▶ [EXERCISE DESCRIPTION] Reproduce each of the following records word for word, changing nothing.

··· EXCERPTED RECORDS

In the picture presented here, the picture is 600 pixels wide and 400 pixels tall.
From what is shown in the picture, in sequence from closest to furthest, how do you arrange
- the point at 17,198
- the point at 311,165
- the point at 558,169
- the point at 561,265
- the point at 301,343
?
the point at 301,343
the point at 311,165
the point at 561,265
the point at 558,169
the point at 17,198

······

▶ [RESPONSE]
In the picture presented here, the picture is 600 pixels wide and 400 pixels tall.
From what is shown in the picture, in sequence from closest to furthest, how do you arrange
- the point at 17,198
- the point at 311,165
- the point at 558,169
- the point at 561,265
- the point at 301,343
?
the point at 301,343
the point at 311,165
the point at 561,265
the point at 558,169
the point at 17,198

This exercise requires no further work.